That’s right; after announcing that the government had “no further plans” for benefit cuts in March, Stephen Crabb is going back on his word.
He says “welfare reform” (whatever a Tory thinks that is) shouldn’t come to an end, just because the government has put in place measures that should cut the benefit bill by £12 billion.
If he meant a responsible government should continue to explore changes in approach that would enable fit people without jobs to find gainful employment, support the permanently-ill so they enjoy a high standard of living, and help the temporarily-ill in the best ways possible, This Writer would applaud.
But he doesn’t mean that.
He means he wants to cut funding to the vulnerable and make it more likely they will die, the same as Iain Duncan Smith always meant.
I know some people reading this will feel overwhelmingly weary at the mere thought of having to go through the struggles of the last six years, all over again.
This is a war of attrition; the Tories have already killed off a great many sick and disabled people and hidden the facts, in the opinion of This Writer. That means there are fewer left to resist what may clearly be seen as a genocide.
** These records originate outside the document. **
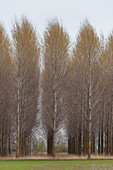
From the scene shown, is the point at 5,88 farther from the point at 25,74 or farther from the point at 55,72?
the point at 55,72

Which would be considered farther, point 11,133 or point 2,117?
point 11,133

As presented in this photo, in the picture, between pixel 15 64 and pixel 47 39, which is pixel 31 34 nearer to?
pixel 47 39

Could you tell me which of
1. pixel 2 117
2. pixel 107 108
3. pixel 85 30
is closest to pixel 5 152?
pixel 2 117

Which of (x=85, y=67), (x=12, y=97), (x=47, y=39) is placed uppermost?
(x=47, y=39)

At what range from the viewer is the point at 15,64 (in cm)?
2336

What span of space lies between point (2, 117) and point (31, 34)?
325 inches

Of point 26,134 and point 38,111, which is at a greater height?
point 38,111

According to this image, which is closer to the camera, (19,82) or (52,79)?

That’s why fighting these cuts is so vital. Stephen Crabb must not be allowed to think his murderous plan (whatever it is) will be easy to enact.
So let’s get back to the business of blocking him.
A good start would be supporting the suspension of Tory MPs suspected of election expenses fraud…
Further cuts to disability and sickness benefits are in the pipeline, the Work and Pensions Secretary has signalled.
Stephen Crabb said he wanted to go further than the £12 billion welfare cuts set out in the Conservative manifesto and “re-frame discussion” around disability welfare reform.
The surprise announcement comes just under two months since Mr Crabb said the Government had “no further plans” for welfare cuts.
“The measures that have either already been legislated for or announced get us to the £12 billion [welfare cuts planned in the Conservative manifesto],” he said.
“Does that mean welfare reform comes to an end? I would say no. I’ve already pointed to what I see as one of the big challenges of welfare reform – and that’s around work and health.”
Mr Crabb told MPs on Work and Pensions Select Committee that he would deploy “smart strategies” for cutting expenditure on disability and sickness benefits and would hopefully be able to secure the support of disability charities.